Parliament Set to Approve Gulf Energy Deal for Turkana Oil Extraction
Parliament to review and ratify the Field Development Plan for the Turkana oil project. Gulf Energy E&P B.V. to take over full development and extraction operations.
Kenya is set to move closer to commercial petroleum production as Parliament prepares to approve a deal allowing Gulf Energy E&P B.V. to begin oil and gas extraction in Turkana County.
Energy and Petroleum Cabinet Secretary Opiyo Wandayi confirmed that his ministry has already approved the Field Development Plan (FDP), terming the move a major milestone in operationalising Kenya’s oil resources.
“I have approved the Field Development Plan for the Turkana oil project submitted by Gulf Energy E&P B.V.,” said Wandayi during a tour of Turkana.
“Within 30 days, I will present the FDP to Parliament for ratification as required under Article 71 of the Constitution.”

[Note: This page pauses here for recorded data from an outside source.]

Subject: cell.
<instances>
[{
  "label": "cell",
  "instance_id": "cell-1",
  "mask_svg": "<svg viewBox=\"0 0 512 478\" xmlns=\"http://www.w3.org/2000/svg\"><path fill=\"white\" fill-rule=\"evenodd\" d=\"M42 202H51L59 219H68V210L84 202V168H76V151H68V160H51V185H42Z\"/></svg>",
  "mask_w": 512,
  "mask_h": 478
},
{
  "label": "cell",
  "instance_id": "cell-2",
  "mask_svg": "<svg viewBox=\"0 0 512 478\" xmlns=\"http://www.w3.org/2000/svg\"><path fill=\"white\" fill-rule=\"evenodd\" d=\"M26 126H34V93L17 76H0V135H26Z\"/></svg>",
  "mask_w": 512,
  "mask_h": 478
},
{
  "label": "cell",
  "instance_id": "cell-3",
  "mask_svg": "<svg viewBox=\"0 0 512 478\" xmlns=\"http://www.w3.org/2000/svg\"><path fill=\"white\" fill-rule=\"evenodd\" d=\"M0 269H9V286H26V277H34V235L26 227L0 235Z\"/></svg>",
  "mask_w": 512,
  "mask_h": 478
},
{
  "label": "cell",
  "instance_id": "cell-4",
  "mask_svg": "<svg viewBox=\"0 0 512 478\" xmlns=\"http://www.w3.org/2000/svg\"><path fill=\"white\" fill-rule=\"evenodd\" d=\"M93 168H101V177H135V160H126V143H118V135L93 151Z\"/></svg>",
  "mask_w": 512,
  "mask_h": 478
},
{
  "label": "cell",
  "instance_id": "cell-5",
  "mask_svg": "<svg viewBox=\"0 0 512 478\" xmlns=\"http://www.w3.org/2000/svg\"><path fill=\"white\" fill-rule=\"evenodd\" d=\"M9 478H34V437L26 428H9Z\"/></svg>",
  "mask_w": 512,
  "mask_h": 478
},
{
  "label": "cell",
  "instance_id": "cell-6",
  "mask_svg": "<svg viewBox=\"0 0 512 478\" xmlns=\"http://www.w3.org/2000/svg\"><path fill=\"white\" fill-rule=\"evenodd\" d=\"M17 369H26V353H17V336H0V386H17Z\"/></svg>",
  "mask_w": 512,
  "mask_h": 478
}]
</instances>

The development follows the recent sale of Tullow Oil Plc’s entire Kenyan interest to Auron Energy E&P Limited, an affiliate of Gulf Energy.
Tullow confirmed receiving the first $40 million instalment under the agreement signed in July 2025. Two further payments of $40 million each are expected in 2026 and 2028.
The UK-based company will retain royalty rights and a 30% no-cost back-in option should the project enter future phases.
Kenya’s oil project has faced prolonged delays due to commercial, infrastructural, and logistical hurdles. The Gulf Energy takeover is expected to accelerate field development and resolve past bottlenecks.
If Parliament ratifies the FDP, Turkana will move closer to becoming a key contributor to Kenya’s energy sector and crude export market.